Hi,
I have to combine a historical dataset which is static copy (no data refresh on the table) of some historical data with new data source (same schema) which will be live data and will keep on refreshing every hour.
Any ideas on how to proceed?
Hi,
I have to combine a historical dataset which is static copy (no data refresh on the table) of some historical data with new data source (same schema) which will be live data and will keep on refreshing every hour.
Any ideas on how to proceed?
I would start simple, and just union the two datasets together and materialize that union model as a view. For downstream models, you can either materialize them as views or rebuild the downstream tables every hour, so they contain fresh data.
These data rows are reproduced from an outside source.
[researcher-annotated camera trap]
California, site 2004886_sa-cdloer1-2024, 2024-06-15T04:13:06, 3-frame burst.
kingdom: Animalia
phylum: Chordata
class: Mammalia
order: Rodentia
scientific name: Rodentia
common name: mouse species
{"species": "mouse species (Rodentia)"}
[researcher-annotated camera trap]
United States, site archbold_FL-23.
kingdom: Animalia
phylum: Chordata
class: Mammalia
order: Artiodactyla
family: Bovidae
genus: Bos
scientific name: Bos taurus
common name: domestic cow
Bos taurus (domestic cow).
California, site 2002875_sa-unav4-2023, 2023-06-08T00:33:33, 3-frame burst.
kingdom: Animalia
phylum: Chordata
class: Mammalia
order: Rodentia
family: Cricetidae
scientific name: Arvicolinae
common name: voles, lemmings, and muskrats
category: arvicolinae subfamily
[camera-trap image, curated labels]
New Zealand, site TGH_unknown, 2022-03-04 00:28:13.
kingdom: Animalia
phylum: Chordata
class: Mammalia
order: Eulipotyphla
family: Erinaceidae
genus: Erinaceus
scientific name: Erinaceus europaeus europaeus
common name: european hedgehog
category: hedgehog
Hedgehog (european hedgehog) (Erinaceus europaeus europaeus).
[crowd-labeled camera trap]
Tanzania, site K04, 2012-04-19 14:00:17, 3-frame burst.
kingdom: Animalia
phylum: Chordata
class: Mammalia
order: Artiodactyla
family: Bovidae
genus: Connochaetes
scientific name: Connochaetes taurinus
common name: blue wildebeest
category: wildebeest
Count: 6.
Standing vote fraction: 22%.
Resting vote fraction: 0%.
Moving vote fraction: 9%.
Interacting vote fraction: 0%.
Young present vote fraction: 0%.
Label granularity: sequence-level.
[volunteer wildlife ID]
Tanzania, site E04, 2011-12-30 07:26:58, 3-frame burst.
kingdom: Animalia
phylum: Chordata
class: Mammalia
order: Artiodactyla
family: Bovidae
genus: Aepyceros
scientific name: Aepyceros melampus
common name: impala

This will probably scale better than you think, and may or may not be wasteful, resource-wise, depending on your warehouse.
A second option would be to pursue a strategy called Lambda Views. There’s an excellent discussion of that in this post: How to create near real-time models with just dbt + SQL
Thank you Ted.
This will work if both historic and new data source both have downstream models but in my case if possible, I would rather not keep historic data model running and just take a snapshot and then union with new data source. But when I try to implement this it gives error in dbt that node for historic data does not exists, which means I have to keep historic downstream model running along with new data source.
I haven’t tried Lambda view but I am guessing it will also require both models running downstream.